#### [WHAT YOU NEED TO DO]
Update the listing below so that every "outstretched arm" becomes "extended arm", and keep every other word unchanged.

#### [RECORDS FOR THE EXERCISE]
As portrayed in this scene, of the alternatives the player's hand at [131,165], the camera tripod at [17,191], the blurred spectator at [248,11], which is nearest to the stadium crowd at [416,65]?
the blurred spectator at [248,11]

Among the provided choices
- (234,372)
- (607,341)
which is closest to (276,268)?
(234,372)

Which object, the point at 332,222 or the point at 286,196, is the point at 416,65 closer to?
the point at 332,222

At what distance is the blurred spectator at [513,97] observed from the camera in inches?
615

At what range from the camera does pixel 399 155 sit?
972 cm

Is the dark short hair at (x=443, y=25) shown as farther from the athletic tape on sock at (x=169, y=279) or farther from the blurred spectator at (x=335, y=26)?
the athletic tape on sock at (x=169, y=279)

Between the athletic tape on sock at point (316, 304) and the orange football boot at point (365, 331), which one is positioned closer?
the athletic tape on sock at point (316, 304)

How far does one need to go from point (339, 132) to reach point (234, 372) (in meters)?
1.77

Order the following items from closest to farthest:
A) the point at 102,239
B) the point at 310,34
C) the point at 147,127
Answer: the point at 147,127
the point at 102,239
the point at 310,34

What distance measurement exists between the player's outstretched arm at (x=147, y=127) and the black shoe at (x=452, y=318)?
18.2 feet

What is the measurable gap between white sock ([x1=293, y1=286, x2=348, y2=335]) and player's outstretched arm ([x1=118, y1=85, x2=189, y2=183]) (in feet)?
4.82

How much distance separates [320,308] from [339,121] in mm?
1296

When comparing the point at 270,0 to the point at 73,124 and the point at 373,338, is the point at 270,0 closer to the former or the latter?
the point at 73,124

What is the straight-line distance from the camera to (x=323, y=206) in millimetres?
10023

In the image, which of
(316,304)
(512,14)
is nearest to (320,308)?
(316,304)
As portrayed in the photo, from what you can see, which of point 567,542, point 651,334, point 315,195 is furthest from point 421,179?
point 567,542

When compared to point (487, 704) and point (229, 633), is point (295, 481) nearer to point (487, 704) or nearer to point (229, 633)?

#### [RESULT]
As portrayed in this scene, of the alternatives the player's hand at [131,165], the camera tripod at [17,191], the blurred spectator at [248,11], which is nearest to the stadium crowd at [416,65]?
the blurred spectator at [248,11]

Among the provided choices
- (234,372)
- (607,341)
which is closest to (276,268)?
(234,372)

Which object, the point at 332,222 or the point at 286,196, is the point at 416,65 closer to?
the point at 332,222

At what distance is the blurred spectator at [513,97] observed from the camera in inches?
615

At what range from the camera does pixel 399 155 sit?
972 cm

Is the dark short hair at (x=443, y=25) shown as farther from the athletic tape on sock at (x=169, y=279) or farther from the blurred spectator at (x=335, y=26)?
the athletic tape on sock at (x=169, y=279)

Between the athletic tape on sock at point (316, 304) and the orange football boot at point (365, 331), which one is positioned closer?
the athletic tape on sock at point (316, 304)

How far does one need to go from point (339, 132) to reach point (234, 372) (in meters)?
1.77

Order the following items from closest to farthest:
A) the point at 102,239
B) the point at 310,34
C) the point at 147,127
Answer: the point at 147,127
the point at 102,239
the point at 310,34

What distance measurement exists between the player's extended arm at (x=147, y=127) and the black shoe at (x=452, y=318)?
18.2 feet

What is the measurable gap between white sock ([x1=293, y1=286, x2=348, y2=335]) and player's extended arm ([x1=118, y1=85, x2=189, y2=183]) (in feet)?
4.82

How much distance separates [320,308] from [339,121] in mm?
1296

When comparing the point at 270,0 to the point at 73,124 and the point at 373,338, is the point at 270,0 closer to the former or the latter?
the point at 73,124

What is the straight-line distance from the camera to (x=323, y=206) in millimetres?
10023

In the image, which of
(316,304)
(512,14)
is nearest to (320,308)?
(316,304)
As portrayed in the photo, from what you can see, which of point 567,542, point 651,334, point 315,195 is furthest from point 421,179?
point 567,542

When compared to point (487, 704) and point (229, 633), is point (295, 481) nearer to point (487, 704) or nearer to point (229, 633)?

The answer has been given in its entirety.